To address these questions of islands as non-binary phenomena, as amalgamations of intent and contingency, we use artistic research methods. The project is an artistic symbiosis between additive and subtractive fabrication logics, between solid casts and perforated structures. It combines digital fabrication with material craft. The process of making and negotiation is inseparable from its form and intent.
As we see an urgent need to find models for how architecture and urban developments can grow organically, little by little, we engage directly in a process which does exactly that. Every piece of work (sketches, drawings, models, installations) pass between the two of us numerous times, as well as between digital and analogue tools and methods.
For example, an analogue sketch is translated into a computer drawing, which is then cnc-milled into a high-density foam model. On top of – and integrated into this model, a plaster model is made, using old plaster work techniques. The plaster model, once removed from its foam mold, is then subject to subtractive methods, perforated and fragmented. There is no final result, as such. Sometimes the final object becomes so perforated that it disintegrates. Other times, it merges with other islands to become an archipelago, or becomes its own double by being placed in relationship to a large mirror.
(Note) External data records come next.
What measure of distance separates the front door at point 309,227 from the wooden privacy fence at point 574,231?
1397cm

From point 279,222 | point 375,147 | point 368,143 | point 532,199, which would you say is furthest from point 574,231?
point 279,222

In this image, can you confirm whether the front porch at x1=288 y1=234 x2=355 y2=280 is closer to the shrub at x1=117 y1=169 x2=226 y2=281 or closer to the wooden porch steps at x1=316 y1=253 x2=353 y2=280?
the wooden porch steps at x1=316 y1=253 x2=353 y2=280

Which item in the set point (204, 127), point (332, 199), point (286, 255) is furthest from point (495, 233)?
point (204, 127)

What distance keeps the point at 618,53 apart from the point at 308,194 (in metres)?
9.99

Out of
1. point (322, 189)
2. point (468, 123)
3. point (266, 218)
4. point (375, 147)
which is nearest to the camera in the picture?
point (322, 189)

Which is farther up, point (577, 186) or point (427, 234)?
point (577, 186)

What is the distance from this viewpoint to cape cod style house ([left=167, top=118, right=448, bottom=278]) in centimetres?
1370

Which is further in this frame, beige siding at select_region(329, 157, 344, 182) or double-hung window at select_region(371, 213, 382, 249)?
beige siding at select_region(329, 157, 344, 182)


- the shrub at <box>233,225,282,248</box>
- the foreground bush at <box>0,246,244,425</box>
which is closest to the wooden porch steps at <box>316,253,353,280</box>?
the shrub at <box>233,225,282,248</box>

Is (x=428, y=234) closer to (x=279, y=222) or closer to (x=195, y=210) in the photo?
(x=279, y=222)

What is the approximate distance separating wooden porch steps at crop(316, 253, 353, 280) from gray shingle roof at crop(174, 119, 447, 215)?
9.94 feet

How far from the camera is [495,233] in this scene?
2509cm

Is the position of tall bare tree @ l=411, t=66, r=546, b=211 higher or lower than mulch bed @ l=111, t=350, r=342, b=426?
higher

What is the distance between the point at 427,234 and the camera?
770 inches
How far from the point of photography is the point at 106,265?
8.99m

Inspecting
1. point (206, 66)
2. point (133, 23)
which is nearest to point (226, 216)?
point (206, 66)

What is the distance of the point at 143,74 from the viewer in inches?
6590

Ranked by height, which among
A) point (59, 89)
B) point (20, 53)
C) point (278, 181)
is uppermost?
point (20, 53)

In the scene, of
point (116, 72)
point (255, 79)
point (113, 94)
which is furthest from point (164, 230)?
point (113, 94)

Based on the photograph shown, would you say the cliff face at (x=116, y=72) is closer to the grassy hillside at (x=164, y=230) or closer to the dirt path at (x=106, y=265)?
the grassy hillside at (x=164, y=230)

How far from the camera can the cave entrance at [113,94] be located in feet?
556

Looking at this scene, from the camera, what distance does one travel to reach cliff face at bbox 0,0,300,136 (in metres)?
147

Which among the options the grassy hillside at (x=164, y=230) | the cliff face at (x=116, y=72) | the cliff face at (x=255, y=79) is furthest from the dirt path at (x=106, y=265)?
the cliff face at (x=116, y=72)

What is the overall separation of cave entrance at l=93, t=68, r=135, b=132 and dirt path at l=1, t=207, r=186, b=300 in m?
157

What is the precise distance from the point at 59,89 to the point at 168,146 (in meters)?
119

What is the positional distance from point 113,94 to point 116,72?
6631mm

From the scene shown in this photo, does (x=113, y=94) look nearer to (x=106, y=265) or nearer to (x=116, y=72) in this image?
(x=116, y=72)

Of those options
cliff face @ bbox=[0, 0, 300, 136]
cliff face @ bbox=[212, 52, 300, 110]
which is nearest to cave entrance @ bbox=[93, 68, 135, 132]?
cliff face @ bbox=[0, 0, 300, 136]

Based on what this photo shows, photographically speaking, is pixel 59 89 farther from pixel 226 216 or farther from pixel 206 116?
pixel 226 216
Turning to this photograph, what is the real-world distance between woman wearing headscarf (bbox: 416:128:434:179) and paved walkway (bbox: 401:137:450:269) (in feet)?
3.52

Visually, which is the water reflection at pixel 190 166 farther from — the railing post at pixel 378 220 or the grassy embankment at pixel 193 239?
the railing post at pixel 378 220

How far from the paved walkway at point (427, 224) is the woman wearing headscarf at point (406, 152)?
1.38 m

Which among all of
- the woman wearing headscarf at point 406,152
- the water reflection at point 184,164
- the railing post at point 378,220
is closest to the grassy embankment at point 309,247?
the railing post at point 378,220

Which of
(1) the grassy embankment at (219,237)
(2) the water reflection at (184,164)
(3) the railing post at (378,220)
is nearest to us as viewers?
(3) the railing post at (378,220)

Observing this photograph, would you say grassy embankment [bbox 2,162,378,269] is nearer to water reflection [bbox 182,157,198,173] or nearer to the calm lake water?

Just like Theo van Doesburg’s series of cow paintings from circa 1917 – 20, we see these many stages as a series of translations, in which it becomes difficult to separate media from content. It is our intention to push our methods and materials towards boundaries, where the unexpected – and sometimes undesirable – happens. We intentionally undermine the idea of the single author – the artist genius. We ‘destroy’ and erase parts of each other’s drawings, and allow for misinterpretations, faults and mistakes. This has proved to be a productive principle, which forces us beyond reproduction of the already known.
As we continue to reflect on the possible impact of our work on the contemporary discourse, we hope to apply our artistic research methods to experiments with phenomena which grows organically, are in continuous flux and which allow for plural voices. Just as most existing islands are the results of continuous geological, biological and climatic transformations, we hope that our work might contribute to the making of new islands, real and/or imaginary.